**REQUIRED TASK 1:** In the blog post on computer time, how many websites does the writer check in the daily ritual?
**REQUIRED TASK 2:** Using the blog post on computer time, decide whether each statement agrees with it: (a) The writer names Google as a search engine whose results are often irrelevant. (b) The writer reveals which counter force should keep everyone off the Internet. (c) The writer treats TV as a better alternative than the Internet. Answer yes or no for each, quoting the words that settle it.
**REQUIRED TASK 3:** Carry the blog post on computer time forward, picking up right after its final sentence.

**QUOTED PASSAGE:**
=======
Monday, October 15, 2007

How wasteful are you ?



Waste-o-Meter http://terraruris.net/wasteometer/wasteometer.msi

This idea started from my own frustration; I felt many times that I was wasting my time on the computer, who wouldn’t? Consequently, I wanted to exactly know how much time I spend per day/week/month looking at some sites, verifying my email or chatting to my friends. I realize that pretty much every day I have this ritual, I verify 5-6 websites and read their headline. It became such a big habit that I could type the name of one of these sites without even thinking (Bookmark Looping Disordered). Scary, but true.

The whole web industry is about you spending more time in front of the computer, there are many articles about what is the average time one spends on Google, My Space, Yahoo messenger or etc; all these companies are very proud of how much time you spend/waste on their sites. However, if search engines were better maybe people would find what they were looking for faster and hence the time spent would be smaller; Google for instance grew so fat that many times the results returned are irrelevant in relation to queries. Similarly, if someone is spending so much time on a social network maybe he/she doesn’t have a life; does it mean that my space is a place of jobless people?

These are the boundaries of time base analysis, but I am not very interested in this argument. I am more interested in who is on the opposing side of web industry. While the Internet tries to swallow you in spending more time on it is there anything else that does the same in the other direction? Maybe outdoor activities, or family or TV (this one is probably as bad). Like in any system in order to have equilibrium we need to have a counter force, we need a strong a counter industry that tries to keep you off of the Internet. Having said so, I am not going to reveal what the other side is, it may be different for each individual. I prefer to swim, play basketball, read a book or bike. However, I know that is more convenient after a tiring working day to open the laptop and surf.
=======
**EXTRACTED INFORMATION:**
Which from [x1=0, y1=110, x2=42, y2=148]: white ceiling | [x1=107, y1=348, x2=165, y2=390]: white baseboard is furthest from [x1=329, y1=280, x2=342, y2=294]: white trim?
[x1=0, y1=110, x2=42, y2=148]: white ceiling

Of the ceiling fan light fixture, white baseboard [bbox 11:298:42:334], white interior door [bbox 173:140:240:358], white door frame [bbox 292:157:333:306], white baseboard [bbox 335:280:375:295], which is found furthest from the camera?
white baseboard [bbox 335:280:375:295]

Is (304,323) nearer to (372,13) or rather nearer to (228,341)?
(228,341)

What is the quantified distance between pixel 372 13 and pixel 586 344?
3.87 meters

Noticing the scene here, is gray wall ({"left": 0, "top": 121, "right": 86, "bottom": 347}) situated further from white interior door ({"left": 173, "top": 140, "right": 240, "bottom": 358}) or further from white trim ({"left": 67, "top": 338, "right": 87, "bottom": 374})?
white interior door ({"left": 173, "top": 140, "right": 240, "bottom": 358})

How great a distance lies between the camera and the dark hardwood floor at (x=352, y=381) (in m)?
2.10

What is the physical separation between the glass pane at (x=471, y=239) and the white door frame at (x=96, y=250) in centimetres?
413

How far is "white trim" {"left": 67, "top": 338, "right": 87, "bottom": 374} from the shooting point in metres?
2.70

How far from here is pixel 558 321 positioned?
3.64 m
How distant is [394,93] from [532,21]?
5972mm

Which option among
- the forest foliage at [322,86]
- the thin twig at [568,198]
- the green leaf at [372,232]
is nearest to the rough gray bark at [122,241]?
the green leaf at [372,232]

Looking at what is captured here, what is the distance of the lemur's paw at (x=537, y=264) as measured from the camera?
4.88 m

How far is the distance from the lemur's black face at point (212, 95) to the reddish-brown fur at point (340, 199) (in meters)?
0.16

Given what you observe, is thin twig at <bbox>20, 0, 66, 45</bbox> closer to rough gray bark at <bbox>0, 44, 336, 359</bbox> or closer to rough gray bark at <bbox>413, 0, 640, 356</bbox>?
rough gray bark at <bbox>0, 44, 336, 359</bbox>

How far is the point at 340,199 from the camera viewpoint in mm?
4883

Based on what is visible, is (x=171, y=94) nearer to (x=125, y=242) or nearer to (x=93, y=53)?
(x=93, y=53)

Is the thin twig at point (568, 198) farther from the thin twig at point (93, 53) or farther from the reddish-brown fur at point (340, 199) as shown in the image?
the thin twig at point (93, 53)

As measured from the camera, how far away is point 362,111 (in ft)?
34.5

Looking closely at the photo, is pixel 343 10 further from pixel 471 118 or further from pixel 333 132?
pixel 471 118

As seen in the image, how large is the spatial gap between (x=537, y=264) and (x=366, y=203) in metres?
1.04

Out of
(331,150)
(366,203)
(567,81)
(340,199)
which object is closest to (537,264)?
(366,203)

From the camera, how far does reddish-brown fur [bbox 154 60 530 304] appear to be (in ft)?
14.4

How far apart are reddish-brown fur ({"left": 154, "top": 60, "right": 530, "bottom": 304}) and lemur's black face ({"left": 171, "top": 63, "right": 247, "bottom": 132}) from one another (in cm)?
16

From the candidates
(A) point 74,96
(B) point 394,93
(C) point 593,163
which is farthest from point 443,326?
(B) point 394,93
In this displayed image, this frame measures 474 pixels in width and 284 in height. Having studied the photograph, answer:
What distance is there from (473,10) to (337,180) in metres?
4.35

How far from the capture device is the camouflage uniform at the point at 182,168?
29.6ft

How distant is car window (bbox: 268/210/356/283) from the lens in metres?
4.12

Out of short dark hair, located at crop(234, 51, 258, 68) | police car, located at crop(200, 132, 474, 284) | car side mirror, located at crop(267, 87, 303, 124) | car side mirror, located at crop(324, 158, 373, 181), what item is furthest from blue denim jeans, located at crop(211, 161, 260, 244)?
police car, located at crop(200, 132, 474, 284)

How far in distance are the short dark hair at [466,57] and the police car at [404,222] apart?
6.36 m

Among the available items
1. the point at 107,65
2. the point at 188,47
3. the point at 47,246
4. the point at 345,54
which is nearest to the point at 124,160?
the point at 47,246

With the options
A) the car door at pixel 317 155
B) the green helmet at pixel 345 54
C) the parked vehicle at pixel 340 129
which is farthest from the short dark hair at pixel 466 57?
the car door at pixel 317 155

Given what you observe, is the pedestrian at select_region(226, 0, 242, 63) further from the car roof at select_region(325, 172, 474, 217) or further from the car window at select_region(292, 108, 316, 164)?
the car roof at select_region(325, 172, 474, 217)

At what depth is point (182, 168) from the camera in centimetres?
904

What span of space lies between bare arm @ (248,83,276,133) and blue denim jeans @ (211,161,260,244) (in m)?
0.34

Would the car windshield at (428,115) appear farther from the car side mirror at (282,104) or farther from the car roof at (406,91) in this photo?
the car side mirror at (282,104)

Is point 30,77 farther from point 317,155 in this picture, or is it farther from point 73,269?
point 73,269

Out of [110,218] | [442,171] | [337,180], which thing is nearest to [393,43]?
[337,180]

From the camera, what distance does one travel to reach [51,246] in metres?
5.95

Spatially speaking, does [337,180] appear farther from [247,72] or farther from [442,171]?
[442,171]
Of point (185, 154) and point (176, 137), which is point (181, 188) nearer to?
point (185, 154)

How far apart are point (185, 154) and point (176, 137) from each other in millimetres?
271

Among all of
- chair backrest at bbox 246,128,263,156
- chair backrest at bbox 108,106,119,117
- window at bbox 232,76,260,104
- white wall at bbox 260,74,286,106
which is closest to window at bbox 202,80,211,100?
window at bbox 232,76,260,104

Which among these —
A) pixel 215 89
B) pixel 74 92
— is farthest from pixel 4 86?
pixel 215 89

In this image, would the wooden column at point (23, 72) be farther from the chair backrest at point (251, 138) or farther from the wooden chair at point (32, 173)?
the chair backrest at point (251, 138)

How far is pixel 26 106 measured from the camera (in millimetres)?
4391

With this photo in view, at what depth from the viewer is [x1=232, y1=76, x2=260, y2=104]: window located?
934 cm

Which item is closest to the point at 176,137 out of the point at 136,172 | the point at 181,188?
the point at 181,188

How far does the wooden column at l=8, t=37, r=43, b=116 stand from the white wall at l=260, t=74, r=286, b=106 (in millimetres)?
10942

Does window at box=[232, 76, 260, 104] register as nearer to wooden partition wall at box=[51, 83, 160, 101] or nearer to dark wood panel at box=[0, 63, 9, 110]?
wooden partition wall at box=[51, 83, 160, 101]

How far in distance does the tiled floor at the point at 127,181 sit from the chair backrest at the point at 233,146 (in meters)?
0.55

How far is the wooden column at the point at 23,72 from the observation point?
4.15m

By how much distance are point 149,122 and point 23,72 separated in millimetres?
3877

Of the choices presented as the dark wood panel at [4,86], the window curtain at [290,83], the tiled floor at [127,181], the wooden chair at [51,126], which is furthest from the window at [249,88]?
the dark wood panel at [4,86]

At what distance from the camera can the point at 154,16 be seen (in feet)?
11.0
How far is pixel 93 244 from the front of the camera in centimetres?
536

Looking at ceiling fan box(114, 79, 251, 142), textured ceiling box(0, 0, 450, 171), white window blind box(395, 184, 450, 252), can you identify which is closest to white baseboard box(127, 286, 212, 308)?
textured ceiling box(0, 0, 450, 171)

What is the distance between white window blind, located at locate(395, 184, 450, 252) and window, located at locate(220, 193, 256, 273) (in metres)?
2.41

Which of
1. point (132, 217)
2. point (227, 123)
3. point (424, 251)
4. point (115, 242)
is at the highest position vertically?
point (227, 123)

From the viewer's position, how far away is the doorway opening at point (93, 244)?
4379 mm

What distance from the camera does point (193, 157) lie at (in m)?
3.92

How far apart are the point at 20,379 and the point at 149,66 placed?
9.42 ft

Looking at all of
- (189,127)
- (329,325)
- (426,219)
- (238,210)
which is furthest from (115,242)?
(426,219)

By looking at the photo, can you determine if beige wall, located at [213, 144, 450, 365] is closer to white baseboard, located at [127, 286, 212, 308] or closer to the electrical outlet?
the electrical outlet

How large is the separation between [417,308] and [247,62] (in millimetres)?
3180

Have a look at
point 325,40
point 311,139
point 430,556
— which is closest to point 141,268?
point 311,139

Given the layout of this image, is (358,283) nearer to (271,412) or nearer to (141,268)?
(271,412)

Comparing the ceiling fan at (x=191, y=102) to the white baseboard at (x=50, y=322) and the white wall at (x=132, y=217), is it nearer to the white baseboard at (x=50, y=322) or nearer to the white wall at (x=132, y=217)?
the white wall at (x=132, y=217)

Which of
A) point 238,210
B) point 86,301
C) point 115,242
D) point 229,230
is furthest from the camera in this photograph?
=======
**EXERCISE OUTPUT 1:** The writer checks 5-6 websites each day and reads their headlines.

**EXERCISE OUTPUT 2:**
(a) Yes: "Google for instance grew so fat that many times the results returned are irrelevant in relation to queries."
(b) No: "I am not going to reveal what the other side is, it may be different for each individual."
(c) No: "TV (this one is probably as bad)"

**EXERCISE OUTPUT 3:**
Waste-o-Meter is the tool that measures accurately how much time one is spending on the computer and how he/she is spending it. You can see exactly how many minutes you spend on browsing Myspace/Facebook, searching on Google or checking email. Occasionally before going to bed I try to summarize things I done during the day, I used to have trouble doing this, of course it was difficult to recall chatting to various friends 2 hours per day, or googling for hours ;-)). It may be because I am senile, and most of the people do recall their Internet/PC time, however for other "senile" people waste-o-meter could be their memento.

After making the first prototype I shared it with my colleagues and they found it useful or at least interesting, hence I decided to share it with everybody and make it free. Who knows maybe someone else wants to see how wasteful they are.

While developing it I realized that it can very well be used to measure productivity as well, duh ..., consequently I spinned this idea off and together with some of my friends I made few products; one may call them evil ;-). The first idea is to make it a parental control tool, this software on one hand measures children’s PC and Internet usage on the other hand it can enforce limits on how much time a program/website, what programs or websites a child can use. A second product was pretty much the same idea but for businesses (http://imonitorpc.com).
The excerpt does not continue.